Pesquisadores brasileiros e norte-americanos revelaram fenômeno atrelado a queda de concentração da proteína PKMzeta, o que pode abrir portas para inovações médicas
A proteína PKMzeta é reconhecidamente ligada a processos de formação de memória – Alzheimer, depressão e o próprio envelhecimento são associados a concentrações reduzidas dessa molécula no cérebro.
Eis que pesquisadores brasileiros e norte-americanos revelaram um fenômeno atrelado a essa queda de concentração da proteína, o que contribui para o entendimento dessas condições e, no futuro, pode abrir as portas para inovações médicas.
Esse mecanismo integra a epigenética, um campo que estuda como determinados estímulos ambientais ativam ou inibem a expressão de genes. Uma das formas mais conhecidas de silenciar um gene é a chamada metilação do DNA, processo pelo qual moléculas do grupo metil se ligam a um trecho específico do gene e impedem a sua transcrição.
O artigo, publicado no periódico científico Biochimica et Biophysica Acta (BBA), descreve que, no sistema nervoso central, normalmente a proteína CREB1 se liga a um trecho do gene PKMzeta para que este expresse a proteína de mesmo nome. No entanto, a hipermetilação desse pedaço do gene resultou em taxas significativamente menores da proteína PKMzeta.
“Nós revelamos que a metilação do DNA regula a expressão desse gene, o que pode ter um papel em certas patologias”, afirma Deborah Schechtman, professora do Instituto de Química da Universidade de São Paulo (IQ-USP) e orientadora do trabalho. “Eu acredito que uma ciência básica bem-feita oferece caminhos para o desenvolvimento de drogas e avanços terapêuticos”, completa.
O trabalho recebeu apoio da FAPESP por meio de cinco projetos (19/06982-6, 15/24046-5, 15/17812-3, 20/13929-1 e 20/16204-8).
No interior do DNA
O biomédico Dimitrius Pramio, primeiro autor do artigo, destaca que diferentes materiais foram empregados nas análises. “Usamos bancos de dados disponíveis, células humanas isoladas ou modificadas em laboratório e células de animais”, enumera. Parcerias com a Universidade Yale e a SUNY Upstate Medical University, ambas nos Estados Unidos, foram fundamentais para obter acesso a alguns desses materiais.
Diversos testes foram conduzidos para verificar se a metilação do gene PKMzeta culminaria em menor concentração da proteína que ele produz. Foram aplicadas, entre outras técnicas, drogas que interferem na metilação do DNA e até a tecnologia CRISPR, específica para edição genética. Nesse caso, a alteração promovida pelos cientistas no gene PKMzeta impedia a ligação adequada da proteína CREB1. “Com isso, a produção da proteína PKMzeta caiu”, reitera Schechtman.

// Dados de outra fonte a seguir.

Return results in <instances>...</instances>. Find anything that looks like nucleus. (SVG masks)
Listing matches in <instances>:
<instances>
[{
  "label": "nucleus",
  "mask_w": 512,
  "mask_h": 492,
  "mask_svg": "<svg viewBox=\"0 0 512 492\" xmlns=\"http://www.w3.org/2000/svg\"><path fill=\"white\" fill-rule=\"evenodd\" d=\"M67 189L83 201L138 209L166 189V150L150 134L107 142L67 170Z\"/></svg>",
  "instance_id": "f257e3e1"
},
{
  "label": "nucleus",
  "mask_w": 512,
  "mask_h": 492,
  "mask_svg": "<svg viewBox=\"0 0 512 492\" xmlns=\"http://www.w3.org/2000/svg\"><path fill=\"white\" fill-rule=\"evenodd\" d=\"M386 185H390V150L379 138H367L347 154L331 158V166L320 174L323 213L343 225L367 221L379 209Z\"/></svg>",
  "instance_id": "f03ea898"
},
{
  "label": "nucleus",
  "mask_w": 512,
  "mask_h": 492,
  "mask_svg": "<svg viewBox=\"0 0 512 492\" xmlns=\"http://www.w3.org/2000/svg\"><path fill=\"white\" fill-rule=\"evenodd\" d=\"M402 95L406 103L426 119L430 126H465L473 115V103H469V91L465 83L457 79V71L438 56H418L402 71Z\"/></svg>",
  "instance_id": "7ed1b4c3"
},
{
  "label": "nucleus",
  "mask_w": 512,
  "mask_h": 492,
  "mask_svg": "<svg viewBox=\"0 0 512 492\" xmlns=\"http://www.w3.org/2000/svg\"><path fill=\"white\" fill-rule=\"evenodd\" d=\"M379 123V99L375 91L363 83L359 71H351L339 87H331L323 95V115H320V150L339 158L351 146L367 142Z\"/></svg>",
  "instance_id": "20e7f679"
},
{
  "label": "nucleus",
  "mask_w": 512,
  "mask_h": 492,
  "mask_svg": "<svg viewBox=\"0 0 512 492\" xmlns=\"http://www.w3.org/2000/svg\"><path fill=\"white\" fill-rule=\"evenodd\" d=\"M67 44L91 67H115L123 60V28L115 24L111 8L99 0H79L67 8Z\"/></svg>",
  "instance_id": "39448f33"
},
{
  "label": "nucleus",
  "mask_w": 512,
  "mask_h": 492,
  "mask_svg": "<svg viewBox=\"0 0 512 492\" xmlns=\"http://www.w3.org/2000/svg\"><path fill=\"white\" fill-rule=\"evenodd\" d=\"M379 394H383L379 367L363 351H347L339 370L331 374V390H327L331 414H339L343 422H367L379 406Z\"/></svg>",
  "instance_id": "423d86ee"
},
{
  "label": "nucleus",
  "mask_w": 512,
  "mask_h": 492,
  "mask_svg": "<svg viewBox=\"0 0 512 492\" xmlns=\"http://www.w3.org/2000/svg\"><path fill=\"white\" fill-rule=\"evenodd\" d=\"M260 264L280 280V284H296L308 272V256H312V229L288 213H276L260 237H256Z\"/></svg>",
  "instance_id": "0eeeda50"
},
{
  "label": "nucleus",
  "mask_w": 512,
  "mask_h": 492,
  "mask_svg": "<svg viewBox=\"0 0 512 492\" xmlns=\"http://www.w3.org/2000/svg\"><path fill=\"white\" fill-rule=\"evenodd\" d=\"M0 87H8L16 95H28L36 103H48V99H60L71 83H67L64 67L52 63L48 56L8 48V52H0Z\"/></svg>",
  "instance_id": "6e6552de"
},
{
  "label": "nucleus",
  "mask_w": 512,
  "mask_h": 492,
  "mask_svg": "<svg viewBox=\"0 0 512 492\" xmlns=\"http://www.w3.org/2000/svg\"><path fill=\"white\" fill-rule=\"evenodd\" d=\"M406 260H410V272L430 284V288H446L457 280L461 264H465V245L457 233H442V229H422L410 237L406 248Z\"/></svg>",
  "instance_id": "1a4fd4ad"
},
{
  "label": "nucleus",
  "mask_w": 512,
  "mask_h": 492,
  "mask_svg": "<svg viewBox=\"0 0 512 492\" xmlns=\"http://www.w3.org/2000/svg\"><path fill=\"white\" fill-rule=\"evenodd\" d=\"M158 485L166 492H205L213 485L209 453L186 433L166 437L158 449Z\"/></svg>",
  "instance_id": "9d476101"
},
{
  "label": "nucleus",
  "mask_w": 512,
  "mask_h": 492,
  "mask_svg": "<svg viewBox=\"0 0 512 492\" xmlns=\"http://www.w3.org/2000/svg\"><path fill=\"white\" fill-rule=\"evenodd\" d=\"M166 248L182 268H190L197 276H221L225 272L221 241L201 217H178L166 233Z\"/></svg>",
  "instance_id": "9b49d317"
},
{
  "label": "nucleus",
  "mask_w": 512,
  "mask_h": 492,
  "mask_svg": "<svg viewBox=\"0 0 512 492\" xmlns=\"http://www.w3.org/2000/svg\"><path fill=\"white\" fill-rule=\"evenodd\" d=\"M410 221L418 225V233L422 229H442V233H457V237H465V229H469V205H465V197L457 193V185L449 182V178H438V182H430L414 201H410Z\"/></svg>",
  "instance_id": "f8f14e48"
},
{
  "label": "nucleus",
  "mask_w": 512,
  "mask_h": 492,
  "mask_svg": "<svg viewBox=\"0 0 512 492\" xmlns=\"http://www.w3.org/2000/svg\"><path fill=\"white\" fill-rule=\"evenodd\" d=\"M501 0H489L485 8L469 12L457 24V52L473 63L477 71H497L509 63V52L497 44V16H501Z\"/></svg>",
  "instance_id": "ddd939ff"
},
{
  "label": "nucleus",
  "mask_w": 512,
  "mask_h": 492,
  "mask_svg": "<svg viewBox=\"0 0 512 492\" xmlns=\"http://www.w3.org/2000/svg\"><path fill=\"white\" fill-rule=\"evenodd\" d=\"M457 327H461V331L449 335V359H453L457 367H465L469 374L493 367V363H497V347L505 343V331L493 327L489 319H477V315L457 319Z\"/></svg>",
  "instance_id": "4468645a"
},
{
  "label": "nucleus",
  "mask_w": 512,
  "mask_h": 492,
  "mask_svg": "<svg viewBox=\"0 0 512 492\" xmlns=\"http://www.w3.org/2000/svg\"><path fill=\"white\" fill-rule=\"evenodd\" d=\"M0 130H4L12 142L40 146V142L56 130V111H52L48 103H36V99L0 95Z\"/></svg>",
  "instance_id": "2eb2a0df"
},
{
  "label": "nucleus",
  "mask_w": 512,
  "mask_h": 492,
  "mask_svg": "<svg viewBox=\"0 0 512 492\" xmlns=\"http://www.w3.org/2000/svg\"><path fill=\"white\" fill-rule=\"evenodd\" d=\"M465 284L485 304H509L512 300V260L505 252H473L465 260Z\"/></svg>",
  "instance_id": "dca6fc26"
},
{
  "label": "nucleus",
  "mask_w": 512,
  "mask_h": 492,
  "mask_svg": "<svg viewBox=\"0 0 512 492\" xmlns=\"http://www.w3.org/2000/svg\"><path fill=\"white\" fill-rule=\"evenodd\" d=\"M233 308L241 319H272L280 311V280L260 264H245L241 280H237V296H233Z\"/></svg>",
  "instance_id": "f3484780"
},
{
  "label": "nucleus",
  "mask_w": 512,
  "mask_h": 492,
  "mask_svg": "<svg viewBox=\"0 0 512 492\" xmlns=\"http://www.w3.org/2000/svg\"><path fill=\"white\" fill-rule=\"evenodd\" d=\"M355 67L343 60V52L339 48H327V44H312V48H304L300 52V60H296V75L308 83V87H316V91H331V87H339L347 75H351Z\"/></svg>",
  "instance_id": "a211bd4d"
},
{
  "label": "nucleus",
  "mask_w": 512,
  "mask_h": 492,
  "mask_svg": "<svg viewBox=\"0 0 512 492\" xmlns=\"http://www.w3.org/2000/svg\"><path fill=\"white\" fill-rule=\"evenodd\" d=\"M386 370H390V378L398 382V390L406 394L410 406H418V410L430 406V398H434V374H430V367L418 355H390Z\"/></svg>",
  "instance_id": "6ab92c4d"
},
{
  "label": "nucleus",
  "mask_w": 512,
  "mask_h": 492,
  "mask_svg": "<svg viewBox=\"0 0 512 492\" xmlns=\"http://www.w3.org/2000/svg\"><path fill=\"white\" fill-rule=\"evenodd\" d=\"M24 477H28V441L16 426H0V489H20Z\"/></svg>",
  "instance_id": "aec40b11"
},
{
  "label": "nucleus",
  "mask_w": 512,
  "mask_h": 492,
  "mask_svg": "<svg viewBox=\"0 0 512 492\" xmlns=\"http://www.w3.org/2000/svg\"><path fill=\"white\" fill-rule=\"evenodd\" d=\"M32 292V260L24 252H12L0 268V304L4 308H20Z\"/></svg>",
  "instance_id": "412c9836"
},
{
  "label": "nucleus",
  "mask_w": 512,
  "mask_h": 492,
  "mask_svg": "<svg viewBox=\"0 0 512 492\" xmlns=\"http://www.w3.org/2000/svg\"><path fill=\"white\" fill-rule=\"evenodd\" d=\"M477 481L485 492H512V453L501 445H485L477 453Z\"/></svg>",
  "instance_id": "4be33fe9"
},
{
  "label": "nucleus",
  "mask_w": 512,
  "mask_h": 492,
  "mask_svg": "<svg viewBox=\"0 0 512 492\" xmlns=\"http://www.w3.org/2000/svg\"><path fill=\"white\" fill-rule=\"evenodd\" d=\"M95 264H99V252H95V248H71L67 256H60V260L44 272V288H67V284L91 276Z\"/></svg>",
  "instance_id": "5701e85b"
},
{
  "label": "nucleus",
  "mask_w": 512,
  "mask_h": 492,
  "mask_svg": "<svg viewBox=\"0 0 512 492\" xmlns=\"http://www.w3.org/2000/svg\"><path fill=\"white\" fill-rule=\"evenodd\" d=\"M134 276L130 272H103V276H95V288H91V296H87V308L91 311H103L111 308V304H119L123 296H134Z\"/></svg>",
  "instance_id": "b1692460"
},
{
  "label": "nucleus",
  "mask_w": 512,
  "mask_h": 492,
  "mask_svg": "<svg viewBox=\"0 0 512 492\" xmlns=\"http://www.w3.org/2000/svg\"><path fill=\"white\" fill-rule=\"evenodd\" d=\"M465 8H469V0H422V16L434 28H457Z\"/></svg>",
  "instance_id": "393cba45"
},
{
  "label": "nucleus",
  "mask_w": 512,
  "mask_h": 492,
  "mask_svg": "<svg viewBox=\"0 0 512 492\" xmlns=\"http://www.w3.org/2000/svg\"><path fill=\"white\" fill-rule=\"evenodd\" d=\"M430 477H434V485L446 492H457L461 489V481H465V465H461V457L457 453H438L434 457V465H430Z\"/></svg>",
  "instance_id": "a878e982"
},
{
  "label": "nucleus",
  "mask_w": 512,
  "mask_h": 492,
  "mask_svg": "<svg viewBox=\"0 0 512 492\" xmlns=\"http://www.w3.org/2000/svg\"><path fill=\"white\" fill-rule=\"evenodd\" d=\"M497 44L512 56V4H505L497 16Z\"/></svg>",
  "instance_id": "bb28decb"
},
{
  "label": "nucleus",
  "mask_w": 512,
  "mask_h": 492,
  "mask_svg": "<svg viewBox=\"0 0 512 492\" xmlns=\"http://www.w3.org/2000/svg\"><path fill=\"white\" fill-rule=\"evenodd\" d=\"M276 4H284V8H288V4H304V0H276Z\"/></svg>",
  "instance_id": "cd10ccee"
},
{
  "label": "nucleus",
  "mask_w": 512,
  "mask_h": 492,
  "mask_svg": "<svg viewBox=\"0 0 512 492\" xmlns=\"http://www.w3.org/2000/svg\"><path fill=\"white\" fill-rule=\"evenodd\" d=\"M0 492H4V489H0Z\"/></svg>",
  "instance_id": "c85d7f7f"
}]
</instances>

O achado valida que o gene em questão necessita da CREB1 para incitar a produção da proteína PKMzeta – e que a metilação do DNA seria uma explicação para quedas na concentração dessa proteína.
Fora isso, outros genes atuantes no sistema nervoso central foram avaliados para verificar se são inibidos por meio desse processo de hipermetilação do DNA que impede a ligação da proteína CREB1. “Queríamos observar se esse processo acontece de forma mais global”, aponta Schechtman.
Ora, se a expressão de outros genes para além do PKMzeta é afetada por esse padrão de metilação do DNA, é sinal de que ele tem uma importância maior em alterações no cérebro possivelmente ligadas a patologias. E, sim, os pesquisadores demonstraram que esse fenômeno não se resume à proteína PKMzeta.
Abertura de trilhas científicas
Vários possíveis caminhos de investigação surgem a partir dessa pesquisa. Um é avançar nos outros genes afetados por essa metilação do DNA, que impede a ligação da CREB1, e verificar o papel de cada um no organismo, além de sua eventual ligação com doenças.
Outra possibilidade é buscar entender o que, de fato, a proteína PKMzeta faz no sistema nervoso central. “Sabemos que ela está envolvida com a memória. Mas como ela faz isso em detalhes? Essa é uma pergunta relevante”, destaca Schechtman.
Dimitrius Pramio acrescenta que também é importante testar esse mecanismo encontrado em modelos mais precisos. É possível examinar áreas específicas do cérebro, ou mesmo modelos animais de certas doenças, como Alzheimer e depressão. “Outros artigos mostram, por exemplo, que o uso de certos antidepressivos em modelos animais de depressão restabelece a expressão do gene PKMzeta que estava inibida. Mas a metilação do DNA não foi investigada aí”, ressalta o biomédico.
Segundo Pramio, o avanço nessas linhas de pesquisa pode, no futuro, contribuir para novos tratamentos – um fator especialmente importante para a depressão e o Alzheimer, condições ainda desafiadoras para os médicos.